Correio de Lagos – Qual a estimativa do prejuízo para os restaurantes, bares e discotecas em Lagos, resultante do Estado de Emergência, com recolhero brigatório às 23:00 horas, no dia 31 de Dezembro de 2020, o que implica o cancelamento dos festejos na passagem de ano, como forma de prevenção da Direcção-Geral da Saúde para evitar ajuntamentos devido à pandemia da Covid-19? Quantos milhares de euros acabam por perder - e no seu caso, em particular?
Nuno Serafim – Como todos sabemos, esta é uma situação extremamente complexa a todos os níveis. Desde logo as discotecas, e a nossa em concrecto, não tiveram qualquer euro de facturação. Portanto, desde Março que estamos proibidos de trabalhar. Os bares, por outro lado, viram a sua facturação diminuída a níveis inimagináveis. Basta pensar que o actual horário de laboração dos bares é até às 23:00 horas; quanto aos restaurantes, devido à redução em 50% da sua capacidade, desde logo viram diminuída a sua capacidade de facturação. Por outro lado, e no nosso caso com a redução do turismo, temos um cenário em que, em determinados casos, a facturação se viu reduzida em mais de 70%.
Quanto às limitações impostas durante o Natal e passagem de ano, acrescidos das normas de circulação fizeram com que este período em que normalmente trabalhávamos bem, ficasse reduzido a quase nada. No nosso caso, temos dois restaurantes e uma discoteca. Desde Março ficámos impedidos de trabalhar na discoteca e no âmbito da previsão que fizemos para 2020 optámos por encerrar um dos restaurantes, mantendo apenas um aberto, o que se veio a revelar providencial em termos dos custos e perdas que se vieram a concretizar.
Assim, na Restauração, tivemos quebras de mais de 75% e na discoteca tivemos 100% de perdas, tudo relativo ao ano passado. Penso que, de uma forma geral, as perdas na área da Restauração e bebidas, que cumpriram as regras impostas, situam-se entre 70 e 80%.
CL – E nos dias seguintes, 1, 2 e 3 de Janeiro de 2021, das 13:00 às 05:00 horas do dia seguinte?
NS – De uma forma concrecta, este período não correspondeu a níveis de facturação de anos anteriores, no nosso e de outros empresários da Restauração. Optámos por encerrar durante este período.
CL – Havia reforço do stock de produtos, nomeadamente bebidas e marisco, por exemplo? E agora?
NS – No nosso caso, não. Como disse atrás, optámos por encerrar e aderir ao lay-off. Porquanto, as despesas de funcionamento não justificavam a laboração dos estabelecimentos.
CL – O que dizem os proprietários de outros estabelecimentos de Restauração e similares?
NS – A maioria está passando por momentos muito difíceis, estando na expectativa sobre o lançamento de novas medidas de apoio por parte do Estado e do Município, pois caso contrário será muito
complicado para muitos voltarem a reabrir.
CL – Recebeu contactos de clientes, visitantes, que planeavam passar o fim-de-ano em Lagos? Que dizem?
NS – Como sabe, a maioria dos estabelecimentos de Hotelaria estão encerrados e as medidas de circulação entre concelhos também limitam a mobilidade. Por outro lado, com a "proibição" de voos entre a Inglaterra e Portugal, este período de Janeiro que normalmente era calmo a partir da segunda semana, encontra-se completamente vazio desde o início das férias de Natal, por isso não tem havido qualquer tipo de contactos.
Em todo o caso, para esta situação contribuiram significativamente não as medidas preventivas lançadas pelo governo, mas antes a alteração das mesmas a poucos dias da passagem-de-ano, que trouxe o
caos, tanto a nível da organização das empresas, como das expectativas dos clientes.
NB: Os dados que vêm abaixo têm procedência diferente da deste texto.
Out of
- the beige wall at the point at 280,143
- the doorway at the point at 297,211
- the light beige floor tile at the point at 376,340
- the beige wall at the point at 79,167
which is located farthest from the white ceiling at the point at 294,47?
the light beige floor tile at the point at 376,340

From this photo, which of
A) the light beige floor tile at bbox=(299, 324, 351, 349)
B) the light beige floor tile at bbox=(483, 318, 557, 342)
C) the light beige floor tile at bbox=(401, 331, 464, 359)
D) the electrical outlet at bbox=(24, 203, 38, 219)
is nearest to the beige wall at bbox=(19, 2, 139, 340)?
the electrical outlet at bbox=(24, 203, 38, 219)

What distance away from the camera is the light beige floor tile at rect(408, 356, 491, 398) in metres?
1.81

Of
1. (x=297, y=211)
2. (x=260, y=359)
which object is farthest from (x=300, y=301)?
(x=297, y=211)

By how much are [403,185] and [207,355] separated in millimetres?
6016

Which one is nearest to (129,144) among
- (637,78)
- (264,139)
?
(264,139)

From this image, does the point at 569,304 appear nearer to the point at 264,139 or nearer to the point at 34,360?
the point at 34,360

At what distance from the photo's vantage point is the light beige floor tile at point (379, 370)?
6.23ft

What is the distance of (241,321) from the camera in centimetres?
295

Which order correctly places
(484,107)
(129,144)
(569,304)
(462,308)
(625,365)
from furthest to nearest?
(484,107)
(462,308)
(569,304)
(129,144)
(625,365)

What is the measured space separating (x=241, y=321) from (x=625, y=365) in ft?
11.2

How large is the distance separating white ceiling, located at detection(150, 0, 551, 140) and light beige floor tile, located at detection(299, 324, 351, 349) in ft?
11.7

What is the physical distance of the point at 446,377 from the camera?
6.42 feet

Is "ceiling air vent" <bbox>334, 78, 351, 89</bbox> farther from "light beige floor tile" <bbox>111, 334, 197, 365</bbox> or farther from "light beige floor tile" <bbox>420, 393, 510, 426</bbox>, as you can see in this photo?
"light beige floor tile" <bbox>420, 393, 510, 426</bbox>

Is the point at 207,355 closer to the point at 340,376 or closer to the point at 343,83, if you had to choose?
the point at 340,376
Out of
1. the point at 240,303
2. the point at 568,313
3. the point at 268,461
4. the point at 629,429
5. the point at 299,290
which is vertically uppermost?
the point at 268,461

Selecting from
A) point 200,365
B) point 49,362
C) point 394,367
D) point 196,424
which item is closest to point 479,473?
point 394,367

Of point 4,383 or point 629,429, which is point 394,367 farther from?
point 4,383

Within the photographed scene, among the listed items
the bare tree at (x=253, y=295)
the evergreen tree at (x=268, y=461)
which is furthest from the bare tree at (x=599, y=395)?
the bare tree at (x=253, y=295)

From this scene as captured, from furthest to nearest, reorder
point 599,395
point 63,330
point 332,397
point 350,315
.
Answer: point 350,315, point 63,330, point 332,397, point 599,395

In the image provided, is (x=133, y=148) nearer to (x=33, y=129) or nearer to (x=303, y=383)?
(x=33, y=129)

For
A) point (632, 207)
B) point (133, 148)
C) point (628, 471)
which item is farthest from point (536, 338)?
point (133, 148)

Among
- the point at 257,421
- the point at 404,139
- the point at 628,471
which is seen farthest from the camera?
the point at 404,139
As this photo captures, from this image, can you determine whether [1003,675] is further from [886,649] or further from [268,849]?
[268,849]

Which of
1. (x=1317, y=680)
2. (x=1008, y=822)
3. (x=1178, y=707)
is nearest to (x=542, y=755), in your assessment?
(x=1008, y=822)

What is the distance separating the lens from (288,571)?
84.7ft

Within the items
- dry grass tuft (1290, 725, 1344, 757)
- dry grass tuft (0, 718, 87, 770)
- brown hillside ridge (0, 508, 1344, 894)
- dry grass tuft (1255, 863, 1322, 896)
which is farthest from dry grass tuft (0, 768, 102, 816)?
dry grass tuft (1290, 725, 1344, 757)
Penso que a gestão da pandemia em termos de organização e regras sociais tem corrido bastante mal, sobretudo, pela alteração continua das medidas, o que não traz qualquer segurança nem aos operadores comerciais, nem aos turistas e cidadãos em geral.
CL – Como e onde passou o fim-de-ano? E como se sente nessa situação?
NS – Passei o fim de ano com a minha mulher e o meu filho, em casa, o que no meu caso foi bastante bom. Porquanto, já há algum tempo, derivado do nosso trabalho, por vezes era impossível estarmos realmente juntos e usufruir deste dia.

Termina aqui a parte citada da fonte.